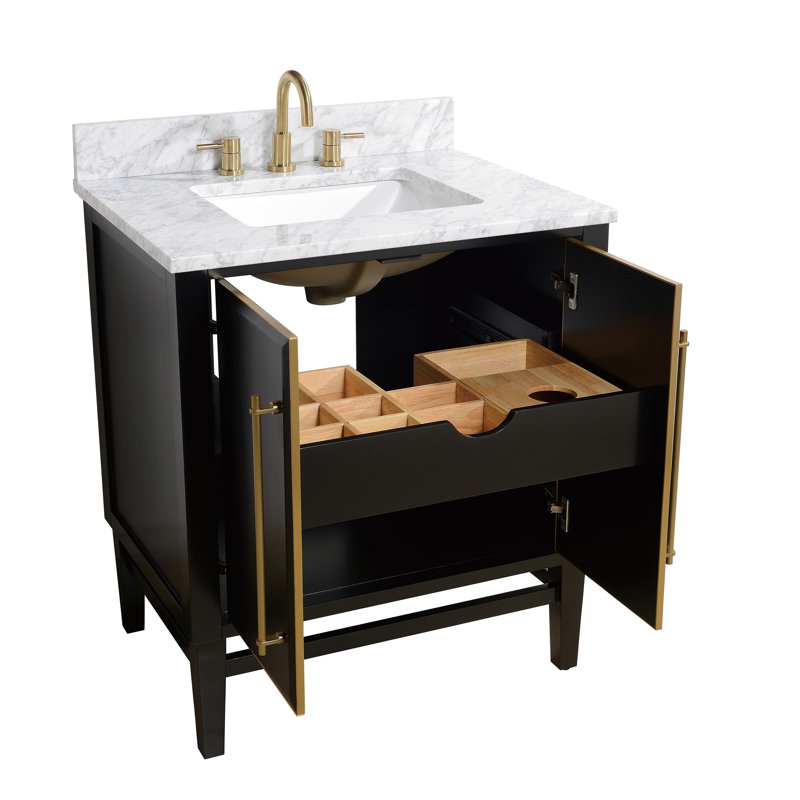 Mason 30" Single Bathroom Vanity with Carrara Marble Top, Carrara White, Black, Matte Gold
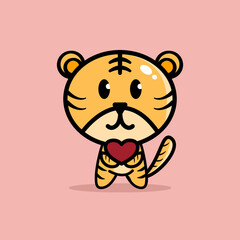 cute tiger icon character mascot.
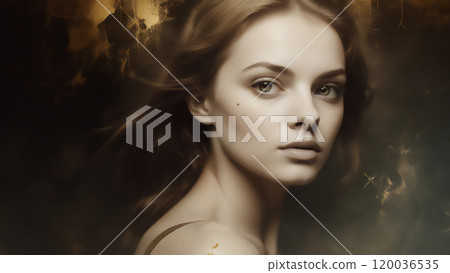 Portrait of a damaged and dirty woman AI image Portrait of a damaged and dirty woman AI image 120036535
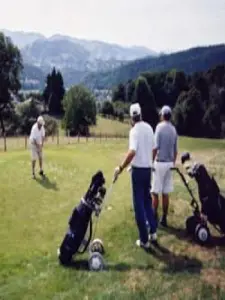 Golf Bagneres facing the Pyrenees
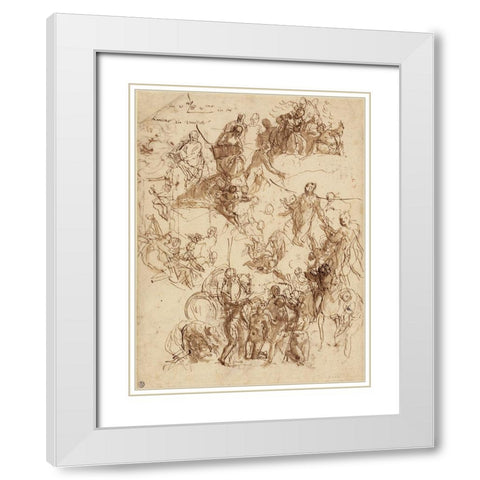 Sheet of Studies for The Martyrdom of Saint George White Modern Wood Framed Art Print with Double Matting by Veronese, Paolo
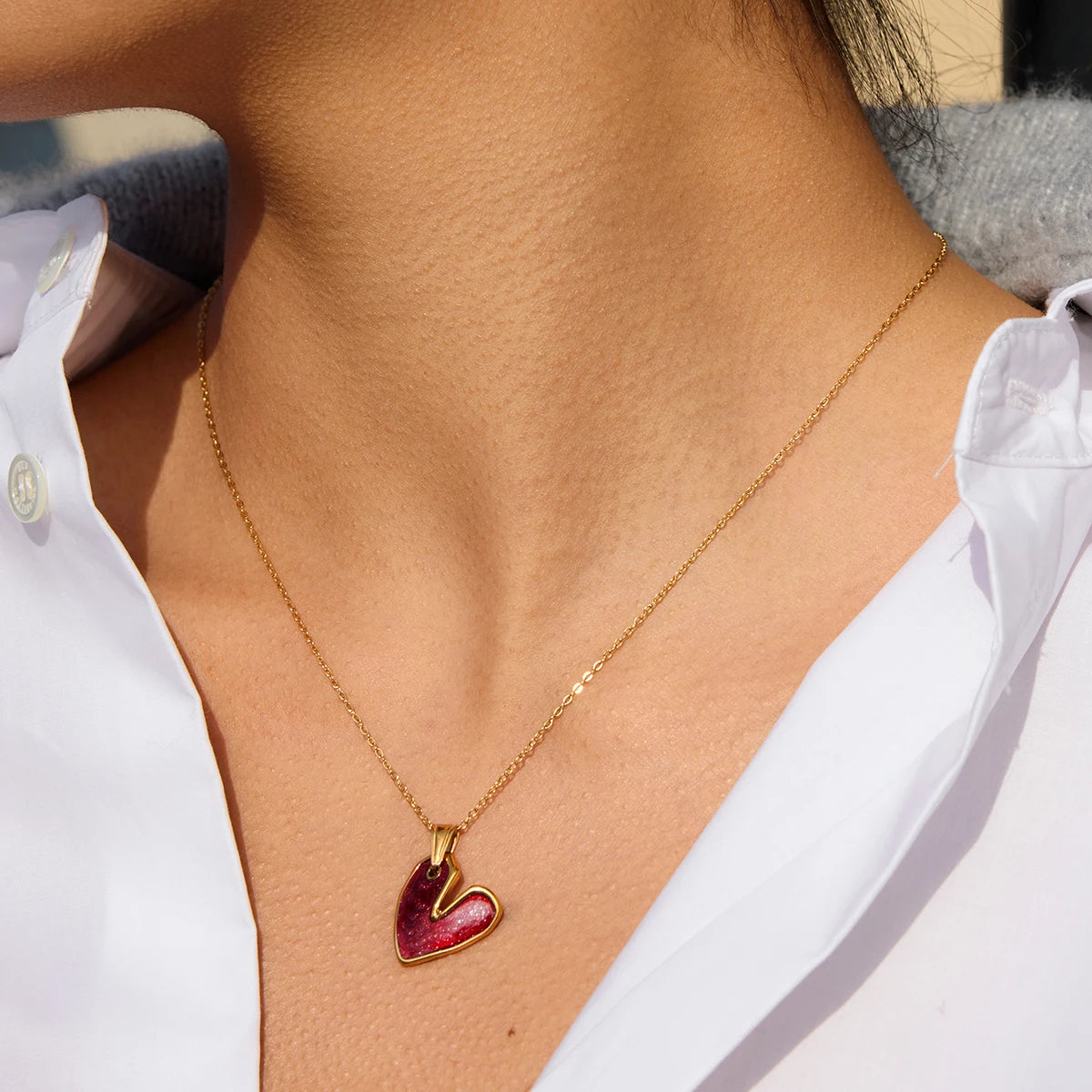 Argolla Corazon Colgante Rojo | Dorado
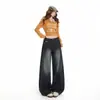 Jeans Americano High Street Lavado Feminino Cintura Alta Emagrecedor Cool Calça Wide Leg Azul-Cinza Calça Longa Azul-Cinza Extra Longa Yi Chun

********************

● Work order:
Copy exactly the lines from the line containing "Sheet of Studies" through the last line of the records, both included, and omit every picture.

● Expected answer:
 Sheet of Studies for The Martyrdom of Saint George White Modern Wood Framed Art Print with Double Matting by Veronese, Paolo
 Argolla Corazon Colgante Rojo | Dorado
 Jeans Americano High Street Lavado Feminino Cintura Alta Emagrecedor Cool Calça Wide Leg Azul-Cinza Calça Longa Azul-Cinza Extra Longa Yi Chun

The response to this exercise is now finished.